Its hard to get a handle on how to communicate with the Czur USBVideo Class. Analyzing the pcap in Wireshark reports bcdDevice: 0x0100. The USB Video Class 1.1 example doc from 2005 make understanding the USB traffic somewhat easier.
Basically USB has many standards, which add up to an implementation in which a USB Host (the PC) communicates to a USB Device (the USB Video device) over a cable in a particular format.
The actual signalling involved on the USB wire is mostly ignored, since the operating system comes minimally equipped with device drivers for exporting a user program side interface that can be used to discover and send and receive "higher" protocol or "Class" protocol messages with a USB connected device.
Each "Class" of device has a set of "procedures" that roughly are designed to discover, query and setup that type of USB device using these "Class" protocols.

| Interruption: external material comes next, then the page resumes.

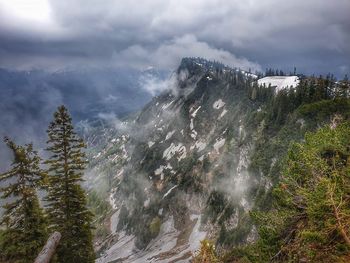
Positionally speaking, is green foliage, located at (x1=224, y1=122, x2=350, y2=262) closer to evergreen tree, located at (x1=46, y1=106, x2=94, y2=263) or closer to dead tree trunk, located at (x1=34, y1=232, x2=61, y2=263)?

They operate with a set of "assumptions" that are safe to make when you know your dealing with a particular device that belongs to that Class type.
A mouse or keyboard for example belong to the HID (Human Interface Device) "Class" and they are one of the simplest communications models to program.
A webcam belongs to the USB Video "Class" and is a lot more complicated.
The standard USB precursor to "Class" type communications first has to figure out which class the USB device belongs to, then load that class driver into memory and begin using Class protocols for it.
When monitoring or "sniffing" or "capturing" USB traffic by branching or inserting a "Tap" in the path between the operating system and the USB port driver. Everything comes out linearly, one after the other.. but each protocol message, read and write of a Class protocol message is conducted with a purpose in mind that serves the standard setup and operating procedure for that USB Class device.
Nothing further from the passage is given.